● **WHAT IS BEING ASKED**:
Please continue the accounting problem about Blank Corporation's purchase of Faith Corporation's stock from where it stops.

● **SOURCE EXTRACT**:
Blank Corporation acquired 100 percent of Faith Corporation’s common stock on December 31, 20X2, for $150,000. Data from the balance sheets of the two companies included the following amounts as of the date of acquisition: Item Blank Corporation Faith Corporation
Assets
Cash $ 65,000 $ 18,000
Accounts Receivable 87,000 37,000
Inventory 110,000 60,000
Buildings & Equipment (net) 220,000 150,000
Investment in Faith Corporation Stock 150,000
Total Assets $ 632,000 $ 265,000
Liabilities and Stockholders’ Equity
Accounts Payable $ 92,000 $ 35,000
Notes Payable 150,000 80,000
Common Stock 100,000 60,000
Retained Earnings 290,000 90,000
Total Liabilities & Stockholders’ Equity $ 632,000 $ 265,000
At the date of the business combination, the book values of Faith’s net assets and liabilities approximated fair value. Assume that Faith Corporation’s accumulated depreciation on buildings and equipment on the acquisition date was $30,000.

● **EXCERPTED DATA**:
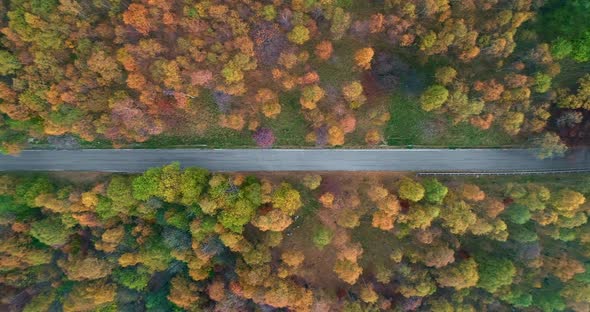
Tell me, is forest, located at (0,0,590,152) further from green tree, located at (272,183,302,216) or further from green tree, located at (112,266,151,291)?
green tree, located at (112,266,151,291)

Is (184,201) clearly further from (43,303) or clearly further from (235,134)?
(43,303)

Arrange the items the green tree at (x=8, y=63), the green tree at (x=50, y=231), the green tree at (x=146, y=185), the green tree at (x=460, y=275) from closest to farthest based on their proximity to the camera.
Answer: the green tree at (x=8, y=63) < the green tree at (x=146, y=185) < the green tree at (x=460, y=275) < the green tree at (x=50, y=231)

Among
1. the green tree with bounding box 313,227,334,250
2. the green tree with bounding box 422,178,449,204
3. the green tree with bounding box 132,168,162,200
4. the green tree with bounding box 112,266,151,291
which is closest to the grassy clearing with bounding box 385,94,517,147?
the green tree with bounding box 422,178,449,204

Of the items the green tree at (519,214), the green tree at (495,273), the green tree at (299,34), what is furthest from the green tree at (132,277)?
the green tree at (519,214)

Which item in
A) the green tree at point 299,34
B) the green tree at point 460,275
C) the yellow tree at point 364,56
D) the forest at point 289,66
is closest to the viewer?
the green tree at point 299,34

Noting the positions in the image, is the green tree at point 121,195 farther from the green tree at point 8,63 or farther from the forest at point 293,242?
the green tree at point 8,63

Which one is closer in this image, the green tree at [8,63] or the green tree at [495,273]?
the green tree at [8,63]

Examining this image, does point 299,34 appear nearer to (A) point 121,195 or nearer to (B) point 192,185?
(B) point 192,185
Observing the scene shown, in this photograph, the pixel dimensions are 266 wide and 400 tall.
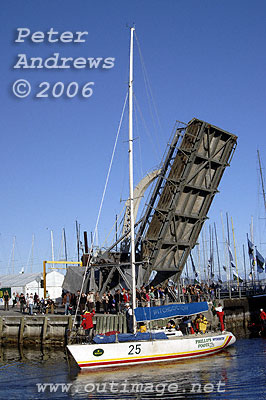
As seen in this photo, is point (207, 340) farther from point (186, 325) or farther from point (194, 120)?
point (194, 120)

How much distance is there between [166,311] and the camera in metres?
19.5

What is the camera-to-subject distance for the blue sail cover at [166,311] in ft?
61.1

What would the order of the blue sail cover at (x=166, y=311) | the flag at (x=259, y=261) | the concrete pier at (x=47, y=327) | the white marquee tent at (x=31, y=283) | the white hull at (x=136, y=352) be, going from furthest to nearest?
the white marquee tent at (x=31, y=283) → the flag at (x=259, y=261) → the concrete pier at (x=47, y=327) → the blue sail cover at (x=166, y=311) → the white hull at (x=136, y=352)

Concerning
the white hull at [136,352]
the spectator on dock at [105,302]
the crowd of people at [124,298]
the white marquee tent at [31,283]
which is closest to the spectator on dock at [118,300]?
the crowd of people at [124,298]

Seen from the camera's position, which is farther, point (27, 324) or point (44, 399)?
point (27, 324)

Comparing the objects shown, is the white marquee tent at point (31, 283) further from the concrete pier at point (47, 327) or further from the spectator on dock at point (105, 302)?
the spectator on dock at point (105, 302)

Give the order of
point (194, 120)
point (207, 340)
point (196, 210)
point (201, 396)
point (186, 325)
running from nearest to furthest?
1. point (201, 396)
2. point (207, 340)
3. point (186, 325)
4. point (194, 120)
5. point (196, 210)

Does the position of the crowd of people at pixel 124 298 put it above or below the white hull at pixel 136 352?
above

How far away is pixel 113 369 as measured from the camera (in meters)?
16.8

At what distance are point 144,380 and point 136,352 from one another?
6.97 feet

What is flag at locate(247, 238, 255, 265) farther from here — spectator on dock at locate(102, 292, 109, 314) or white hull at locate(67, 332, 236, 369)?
white hull at locate(67, 332, 236, 369)

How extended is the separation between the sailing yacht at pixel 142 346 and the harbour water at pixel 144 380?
29 cm

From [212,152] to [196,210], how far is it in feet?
11.7

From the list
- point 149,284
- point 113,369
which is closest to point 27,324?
point 149,284
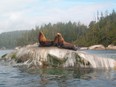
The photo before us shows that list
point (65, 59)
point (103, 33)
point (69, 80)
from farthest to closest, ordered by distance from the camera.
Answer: point (103, 33) < point (65, 59) < point (69, 80)

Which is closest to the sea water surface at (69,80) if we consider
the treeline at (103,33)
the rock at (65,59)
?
the rock at (65,59)

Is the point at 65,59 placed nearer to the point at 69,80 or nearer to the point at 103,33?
the point at 69,80

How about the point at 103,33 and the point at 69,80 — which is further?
the point at 103,33

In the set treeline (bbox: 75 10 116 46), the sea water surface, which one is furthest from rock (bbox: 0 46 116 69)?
treeline (bbox: 75 10 116 46)

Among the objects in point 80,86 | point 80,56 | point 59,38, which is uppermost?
point 59,38

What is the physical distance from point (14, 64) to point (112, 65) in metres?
10.2

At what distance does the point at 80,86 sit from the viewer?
60.3ft

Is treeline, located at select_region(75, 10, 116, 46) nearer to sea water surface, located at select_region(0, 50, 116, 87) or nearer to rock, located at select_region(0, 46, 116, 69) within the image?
rock, located at select_region(0, 46, 116, 69)

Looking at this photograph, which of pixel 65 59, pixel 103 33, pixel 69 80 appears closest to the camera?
pixel 69 80

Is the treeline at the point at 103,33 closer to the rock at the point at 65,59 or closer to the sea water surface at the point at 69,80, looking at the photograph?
the rock at the point at 65,59

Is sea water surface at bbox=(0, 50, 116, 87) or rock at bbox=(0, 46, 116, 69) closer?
sea water surface at bbox=(0, 50, 116, 87)

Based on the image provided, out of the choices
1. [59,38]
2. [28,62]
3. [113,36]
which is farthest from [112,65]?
[113,36]

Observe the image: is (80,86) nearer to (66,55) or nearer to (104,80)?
(104,80)

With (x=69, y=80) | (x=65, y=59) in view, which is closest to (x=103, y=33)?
(x=65, y=59)
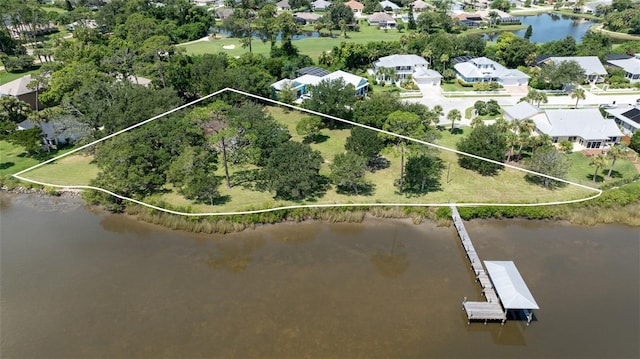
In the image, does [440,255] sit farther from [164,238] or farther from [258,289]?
[164,238]

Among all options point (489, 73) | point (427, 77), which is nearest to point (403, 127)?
point (427, 77)

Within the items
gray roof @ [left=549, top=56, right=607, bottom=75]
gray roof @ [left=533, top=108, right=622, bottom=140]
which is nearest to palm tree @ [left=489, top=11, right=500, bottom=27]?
gray roof @ [left=549, top=56, right=607, bottom=75]

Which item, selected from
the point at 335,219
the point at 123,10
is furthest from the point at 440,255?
the point at 123,10

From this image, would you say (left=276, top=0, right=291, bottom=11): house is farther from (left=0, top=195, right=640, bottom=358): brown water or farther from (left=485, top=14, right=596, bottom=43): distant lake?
(left=0, top=195, right=640, bottom=358): brown water

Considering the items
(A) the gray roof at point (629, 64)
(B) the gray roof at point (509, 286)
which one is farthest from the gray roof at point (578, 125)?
(A) the gray roof at point (629, 64)

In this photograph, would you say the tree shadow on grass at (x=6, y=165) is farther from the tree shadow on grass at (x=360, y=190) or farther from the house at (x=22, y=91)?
the tree shadow on grass at (x=360, y=190)

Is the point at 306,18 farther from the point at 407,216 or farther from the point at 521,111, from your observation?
the point at 407,216

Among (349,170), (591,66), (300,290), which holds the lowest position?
Result: (300,290)
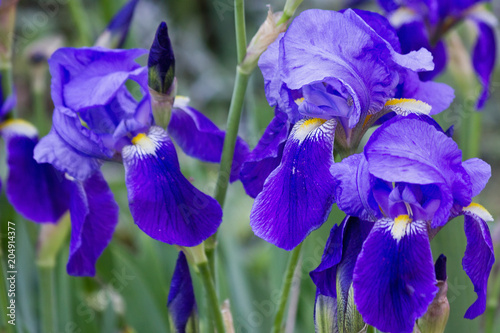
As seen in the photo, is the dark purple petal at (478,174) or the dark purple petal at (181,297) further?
the dark purple petal at (181,297)

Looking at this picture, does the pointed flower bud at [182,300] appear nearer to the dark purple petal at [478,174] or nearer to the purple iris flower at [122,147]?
the purple iris flower at [122,147]

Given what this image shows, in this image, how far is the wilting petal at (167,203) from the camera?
1.95 ft

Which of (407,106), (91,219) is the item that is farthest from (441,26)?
(91,219)

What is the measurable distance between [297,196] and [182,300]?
24 centimetres

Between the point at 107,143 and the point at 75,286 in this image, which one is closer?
the point at 107,143

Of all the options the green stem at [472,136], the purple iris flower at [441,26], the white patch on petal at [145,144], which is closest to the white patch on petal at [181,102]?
the white patch on petal at [145,144]

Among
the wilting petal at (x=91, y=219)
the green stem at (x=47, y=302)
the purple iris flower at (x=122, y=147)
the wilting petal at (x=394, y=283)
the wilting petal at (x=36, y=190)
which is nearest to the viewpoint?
the wilting petal at (x=394, y=283)

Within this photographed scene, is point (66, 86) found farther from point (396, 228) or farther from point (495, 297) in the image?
point (495, 297)

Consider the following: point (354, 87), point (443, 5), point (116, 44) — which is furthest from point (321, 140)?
point (443, 5)

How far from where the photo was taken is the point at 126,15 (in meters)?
0.98

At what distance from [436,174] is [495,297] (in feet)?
1.99

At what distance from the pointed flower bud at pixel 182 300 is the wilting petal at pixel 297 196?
0.17 meters

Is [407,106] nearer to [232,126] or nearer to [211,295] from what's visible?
[232,126]

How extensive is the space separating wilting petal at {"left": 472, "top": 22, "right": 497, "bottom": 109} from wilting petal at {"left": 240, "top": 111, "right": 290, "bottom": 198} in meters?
0.68
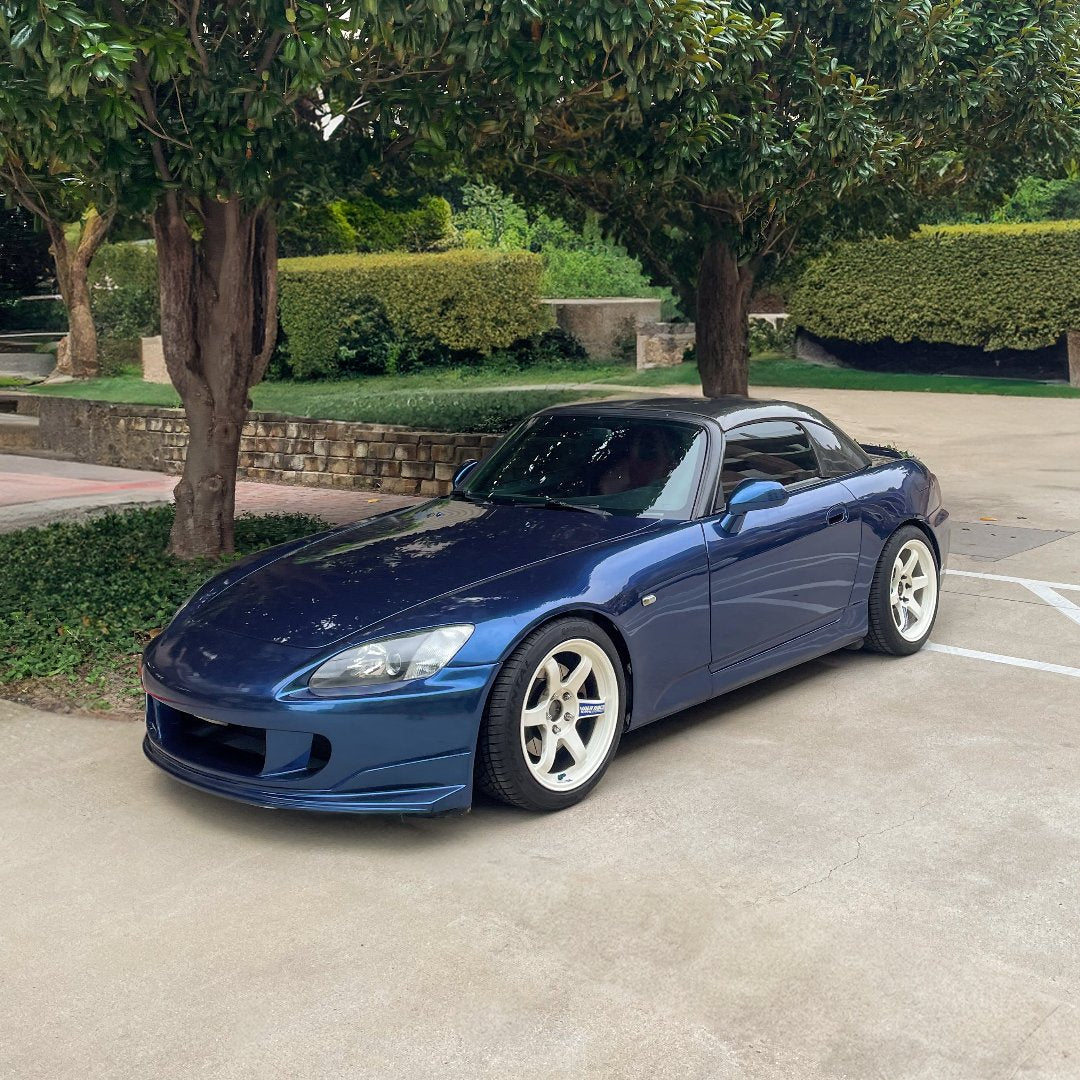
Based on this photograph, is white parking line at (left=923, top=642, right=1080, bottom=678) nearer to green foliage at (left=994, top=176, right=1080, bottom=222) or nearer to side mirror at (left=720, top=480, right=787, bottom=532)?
side mirror at (left=720, top=480, right=787, bottom=532)

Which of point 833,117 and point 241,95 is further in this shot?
point 833,117

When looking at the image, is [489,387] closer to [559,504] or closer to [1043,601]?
[1043,601]

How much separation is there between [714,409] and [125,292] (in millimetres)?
19320

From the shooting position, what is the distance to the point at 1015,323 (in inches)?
817

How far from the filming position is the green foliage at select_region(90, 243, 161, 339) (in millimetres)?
23000

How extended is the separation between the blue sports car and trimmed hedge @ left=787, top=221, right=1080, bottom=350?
1470 centimetres

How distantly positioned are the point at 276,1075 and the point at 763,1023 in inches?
46.1

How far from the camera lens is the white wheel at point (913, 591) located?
6406mm

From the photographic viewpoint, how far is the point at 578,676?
4.69 m

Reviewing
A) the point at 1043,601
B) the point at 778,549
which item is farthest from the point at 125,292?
the point at 778,549

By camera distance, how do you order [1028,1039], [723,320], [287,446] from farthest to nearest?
[287,446]
[723,320]
[1028,1039]

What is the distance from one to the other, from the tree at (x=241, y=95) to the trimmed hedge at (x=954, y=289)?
13.6 metres

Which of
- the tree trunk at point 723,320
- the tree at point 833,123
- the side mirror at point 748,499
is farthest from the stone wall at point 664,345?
the side mirror at point 748,499

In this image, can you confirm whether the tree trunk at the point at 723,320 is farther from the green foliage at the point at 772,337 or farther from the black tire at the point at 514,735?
the green foliage at the point at 772,337
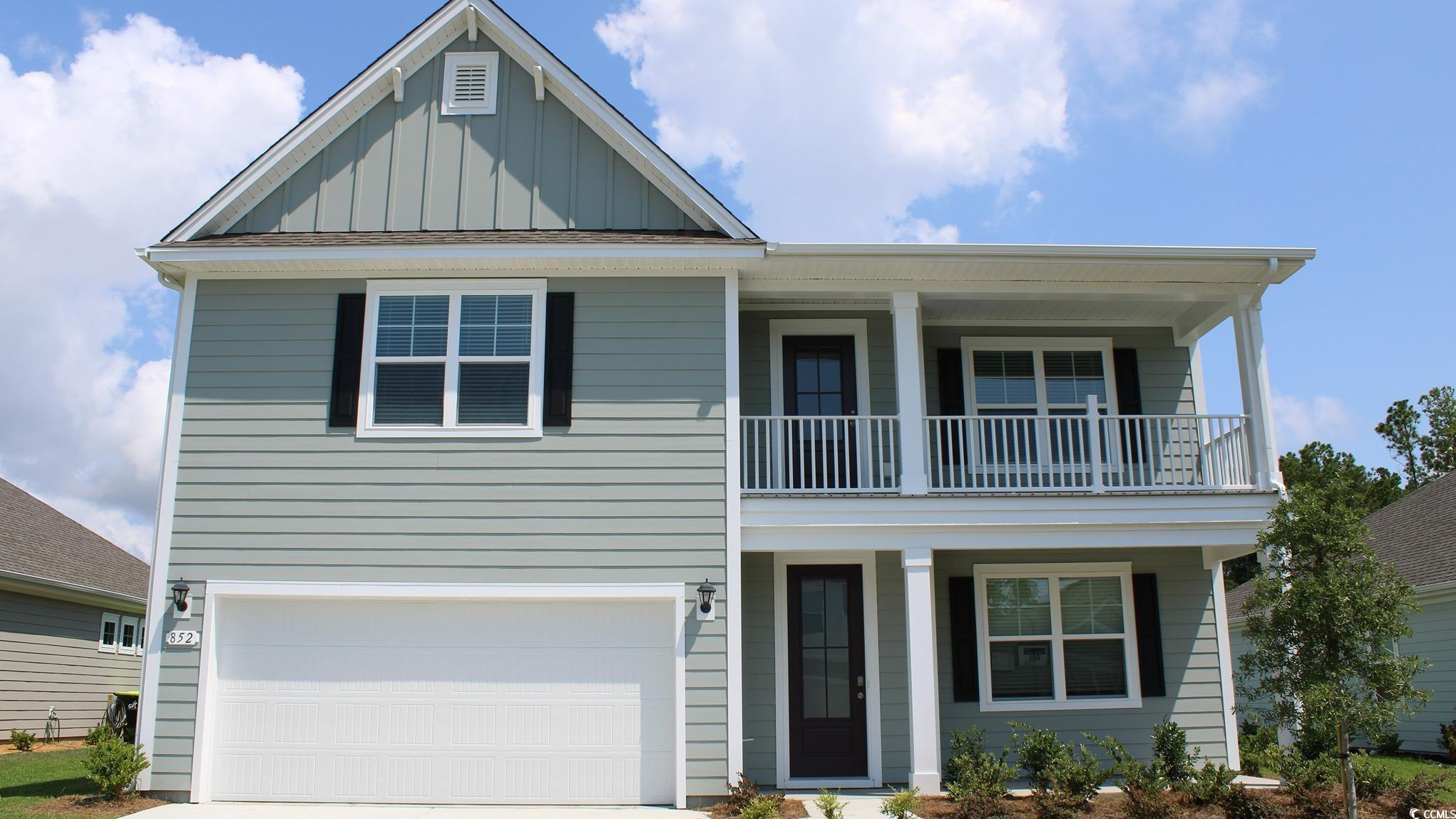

● **IN RESPONSE**:
Required:
a. Give the consolidation entry or entries needed to prepare a consolidated balance sheet immediately following the business combination. (If no entry is required for a transaction/event, select "No journal entry required" in the first account field.)
b. Prepare a consolidated balance sheet worksheet. (Values in the first two columns (the "parent" and "subsidiary" balances) that are to be deducted should be indicated with a minus sign, while all values in the "Consolidation Entries" columns should be entered as positive values. For accounts where multiple adjusting entries are required, combine all debit entries into one amount and enter this amount in the debit column of the worksheet. Similarly, combine all credit entries into one amount and enter this amount in the credit column of the worksheet.)